**Information shown**:
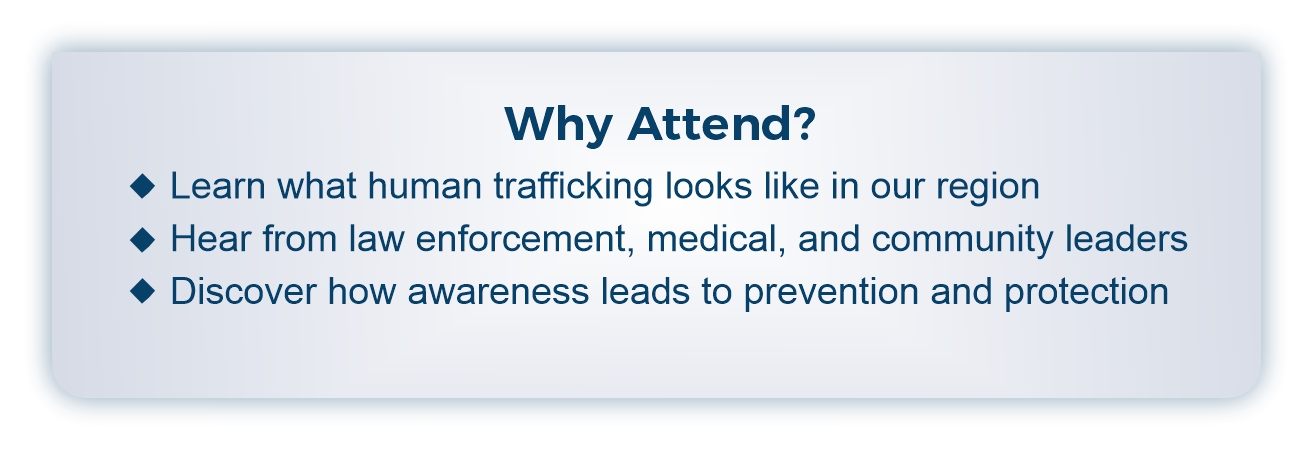 Why Attend?

◆ Learn what human trafficking looks like in our region
◆ Hear from law enforcement, medical, and community leaders
◆ Discover how awareness leads to prevention and protection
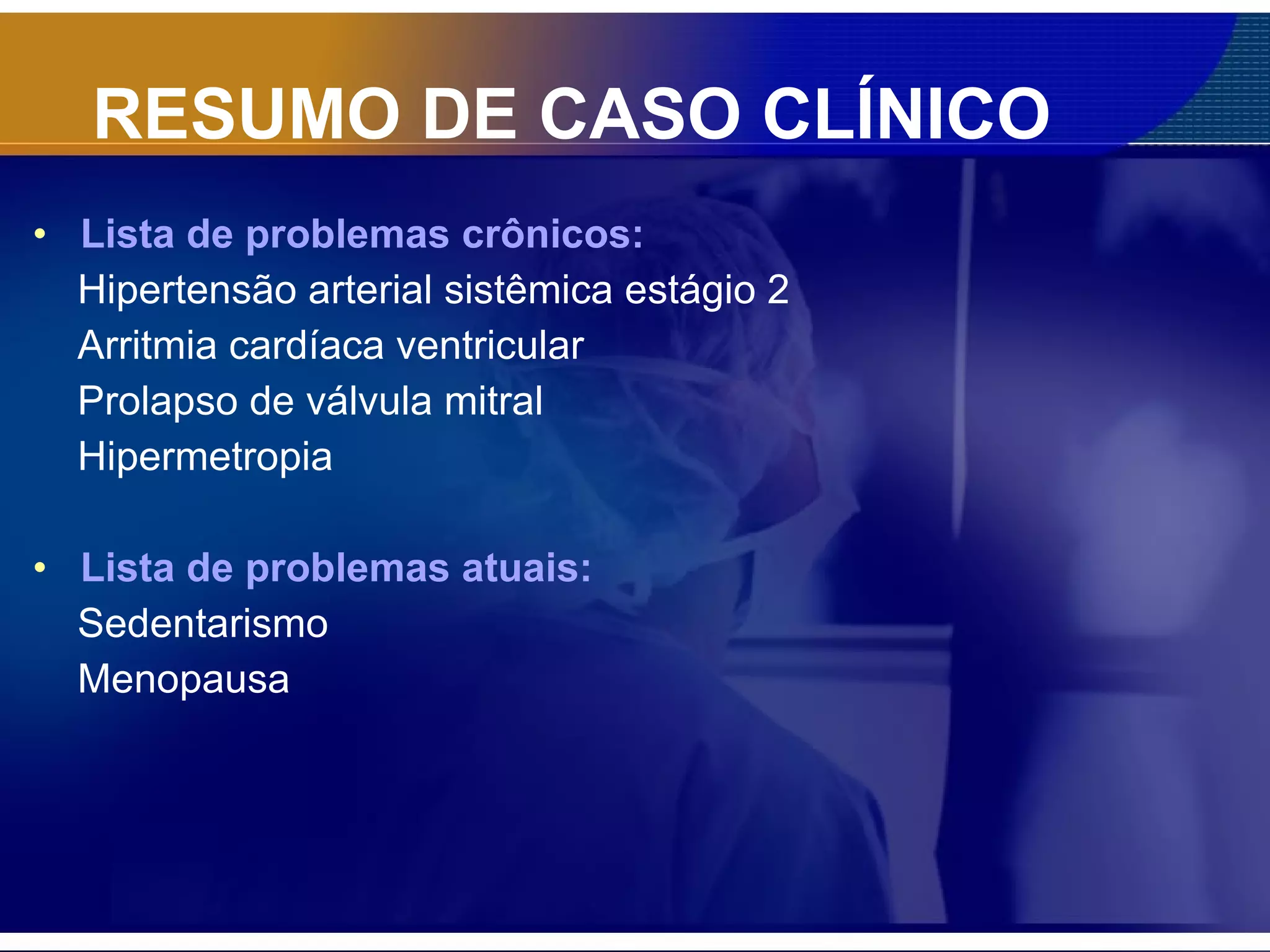 RESUMO DE CASO CLÍNICO

• Lista de problemas crônicos:
Hipertensão arterial sistêmica estágio 2
Arritmia cardíaca ventricular
Prolapso de válvula mitral
Hipermetropia

• Lista de problemas atuais:
Sedentarismo
Menopausa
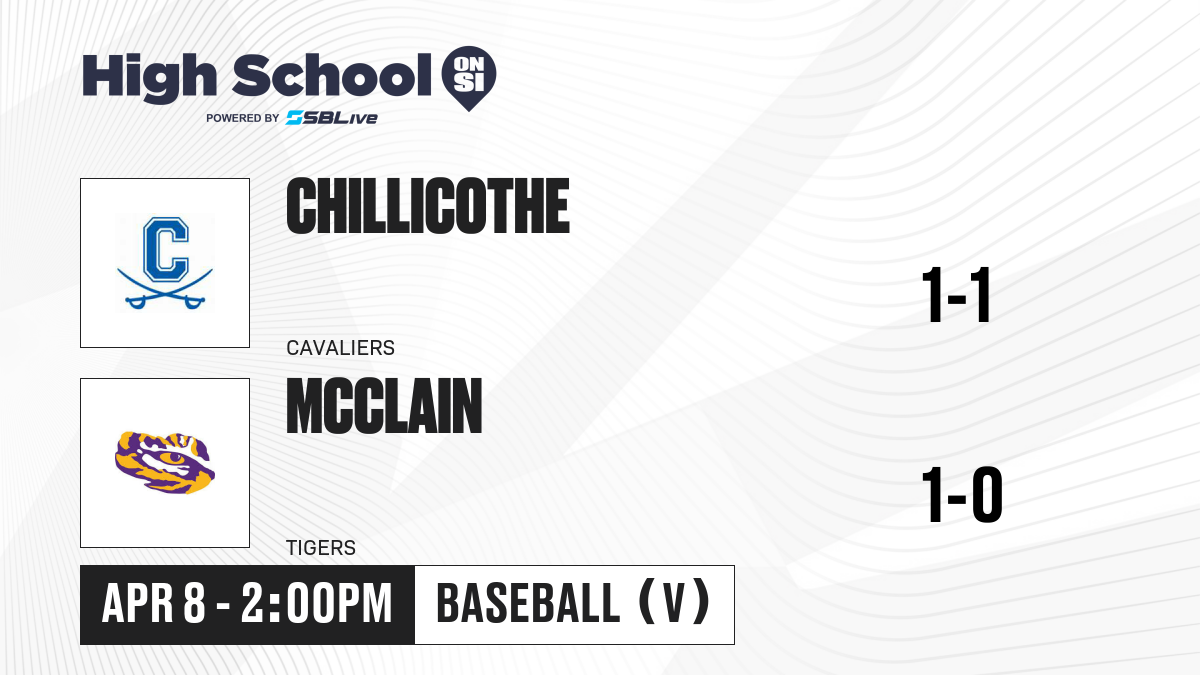 High School ON SI
POWERED BY SBLive

C

CHILLICOTHE

CAVALIERS

1-1

MCCLAIN

TIGERS

1-0

APR 8 - 2:00PM

BASEBALL (V)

**What you need to do**: Each line of the data is to be duplicated exactly; pictures stay out of the copy.

**Task solution**:
 Why Attend?

◆ Learn what human trafficking looks like in our region
◆ Hear from law enforcement, medical, and community leaders
◆ Discover how awareness leads to prevention and protection
 RESUMO DE CASO CLÍNICO

• Lista de problemas crônicos:
Hipertensão arterial sistêmica estágio 2
Arritmia cardíaca ventricular
Prolapso de válvula mitral
Hipermetropia

• Lista de problemas atuais:
Sedentarismo
Menopausa
 High School ON SI
POWERED BY SBLive

C

CHILLICOTHE

CAVALIERS

1-1

MCCLAIN

TIGERS

1-0

APR 8 - 2:00PM

BASEBALL (V)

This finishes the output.